EXERCISE DIRECTIONS
From the entries below, copy every line where the string "https" appears.

PROVIDED DATA

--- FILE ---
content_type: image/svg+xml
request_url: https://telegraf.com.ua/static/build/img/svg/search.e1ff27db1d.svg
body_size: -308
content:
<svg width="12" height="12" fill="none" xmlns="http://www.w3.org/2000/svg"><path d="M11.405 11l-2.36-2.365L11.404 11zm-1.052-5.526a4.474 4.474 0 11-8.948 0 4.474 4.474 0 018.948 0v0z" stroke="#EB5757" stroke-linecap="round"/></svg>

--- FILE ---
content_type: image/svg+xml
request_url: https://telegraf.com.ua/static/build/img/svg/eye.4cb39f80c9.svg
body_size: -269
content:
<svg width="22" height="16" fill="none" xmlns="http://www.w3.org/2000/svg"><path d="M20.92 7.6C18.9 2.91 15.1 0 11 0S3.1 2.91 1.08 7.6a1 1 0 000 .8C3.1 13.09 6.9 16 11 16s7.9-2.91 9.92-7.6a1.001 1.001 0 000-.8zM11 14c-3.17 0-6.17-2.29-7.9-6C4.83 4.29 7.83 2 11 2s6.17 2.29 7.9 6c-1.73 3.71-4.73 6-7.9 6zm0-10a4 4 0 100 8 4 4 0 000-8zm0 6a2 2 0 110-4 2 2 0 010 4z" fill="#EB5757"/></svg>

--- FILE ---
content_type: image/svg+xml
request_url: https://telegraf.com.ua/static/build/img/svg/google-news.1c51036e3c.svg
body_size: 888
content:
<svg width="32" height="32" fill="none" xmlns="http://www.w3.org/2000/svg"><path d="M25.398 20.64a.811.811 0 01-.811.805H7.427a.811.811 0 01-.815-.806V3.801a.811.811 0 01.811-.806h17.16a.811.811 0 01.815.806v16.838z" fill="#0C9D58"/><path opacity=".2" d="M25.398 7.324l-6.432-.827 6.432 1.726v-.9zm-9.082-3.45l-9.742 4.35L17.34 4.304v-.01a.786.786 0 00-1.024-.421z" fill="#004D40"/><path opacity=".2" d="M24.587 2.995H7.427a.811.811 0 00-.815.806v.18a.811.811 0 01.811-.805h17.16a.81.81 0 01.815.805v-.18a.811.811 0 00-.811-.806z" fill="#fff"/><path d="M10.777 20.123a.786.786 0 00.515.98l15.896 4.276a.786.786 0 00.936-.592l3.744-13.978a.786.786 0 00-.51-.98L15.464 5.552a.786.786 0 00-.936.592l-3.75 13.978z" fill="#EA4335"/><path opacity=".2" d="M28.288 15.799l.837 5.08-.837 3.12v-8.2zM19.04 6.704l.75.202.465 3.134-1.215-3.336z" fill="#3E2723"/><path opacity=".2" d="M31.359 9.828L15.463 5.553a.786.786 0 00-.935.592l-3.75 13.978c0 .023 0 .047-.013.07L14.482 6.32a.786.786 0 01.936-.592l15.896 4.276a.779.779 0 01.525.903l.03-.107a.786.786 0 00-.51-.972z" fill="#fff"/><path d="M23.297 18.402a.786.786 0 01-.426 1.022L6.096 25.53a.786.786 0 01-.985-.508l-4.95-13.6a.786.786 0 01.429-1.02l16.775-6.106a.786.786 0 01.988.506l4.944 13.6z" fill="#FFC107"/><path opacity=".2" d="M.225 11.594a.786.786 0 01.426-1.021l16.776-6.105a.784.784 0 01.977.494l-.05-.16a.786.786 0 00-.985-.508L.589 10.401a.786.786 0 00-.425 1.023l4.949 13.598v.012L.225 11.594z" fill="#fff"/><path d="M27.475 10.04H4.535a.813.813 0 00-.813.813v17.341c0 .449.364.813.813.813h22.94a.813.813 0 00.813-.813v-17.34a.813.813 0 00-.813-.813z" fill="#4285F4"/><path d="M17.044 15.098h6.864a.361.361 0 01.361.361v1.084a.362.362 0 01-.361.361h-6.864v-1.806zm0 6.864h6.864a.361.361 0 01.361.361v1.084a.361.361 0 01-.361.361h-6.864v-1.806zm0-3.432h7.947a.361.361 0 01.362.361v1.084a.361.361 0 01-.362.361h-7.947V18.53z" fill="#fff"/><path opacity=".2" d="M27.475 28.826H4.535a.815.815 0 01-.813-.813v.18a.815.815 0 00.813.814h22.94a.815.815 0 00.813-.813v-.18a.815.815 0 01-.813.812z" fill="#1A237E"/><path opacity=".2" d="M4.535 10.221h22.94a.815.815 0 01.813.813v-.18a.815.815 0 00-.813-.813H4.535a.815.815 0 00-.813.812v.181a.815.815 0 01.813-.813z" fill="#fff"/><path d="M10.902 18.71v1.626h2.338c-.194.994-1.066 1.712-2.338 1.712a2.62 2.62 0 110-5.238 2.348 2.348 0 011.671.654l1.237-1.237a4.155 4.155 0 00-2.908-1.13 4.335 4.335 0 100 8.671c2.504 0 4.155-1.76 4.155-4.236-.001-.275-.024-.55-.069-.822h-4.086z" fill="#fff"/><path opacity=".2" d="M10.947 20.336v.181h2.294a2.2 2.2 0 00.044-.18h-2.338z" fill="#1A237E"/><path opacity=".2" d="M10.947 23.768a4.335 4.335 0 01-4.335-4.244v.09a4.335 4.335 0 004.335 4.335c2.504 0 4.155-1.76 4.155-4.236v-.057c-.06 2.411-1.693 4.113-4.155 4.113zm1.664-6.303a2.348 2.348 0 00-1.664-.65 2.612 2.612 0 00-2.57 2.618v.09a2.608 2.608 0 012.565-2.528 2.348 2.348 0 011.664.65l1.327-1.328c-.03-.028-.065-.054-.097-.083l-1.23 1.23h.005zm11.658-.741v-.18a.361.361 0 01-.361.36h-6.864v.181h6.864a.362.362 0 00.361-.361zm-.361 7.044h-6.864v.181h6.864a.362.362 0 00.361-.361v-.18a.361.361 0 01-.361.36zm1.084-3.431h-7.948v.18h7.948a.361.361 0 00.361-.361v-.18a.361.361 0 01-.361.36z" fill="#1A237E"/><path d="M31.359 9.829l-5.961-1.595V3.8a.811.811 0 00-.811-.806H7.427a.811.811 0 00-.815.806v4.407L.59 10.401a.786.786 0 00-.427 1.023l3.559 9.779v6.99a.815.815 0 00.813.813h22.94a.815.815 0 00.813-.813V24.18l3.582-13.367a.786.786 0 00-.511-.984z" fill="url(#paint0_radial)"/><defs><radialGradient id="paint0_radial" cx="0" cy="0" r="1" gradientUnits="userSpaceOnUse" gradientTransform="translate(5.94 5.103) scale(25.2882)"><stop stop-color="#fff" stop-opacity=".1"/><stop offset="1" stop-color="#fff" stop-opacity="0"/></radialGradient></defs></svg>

EXERCISE ANSWER
request_url: https://telegraf.com.ua/static/build/img/svg/search.e1ff27db1d.svg
request_url: https://telegraf.com.ua/static/build/img/svg/eye.4cb39f80c9.svg
request_url: https://telegraf.com.ua/static/build/img/svg/google-news.1c51036e3c.svg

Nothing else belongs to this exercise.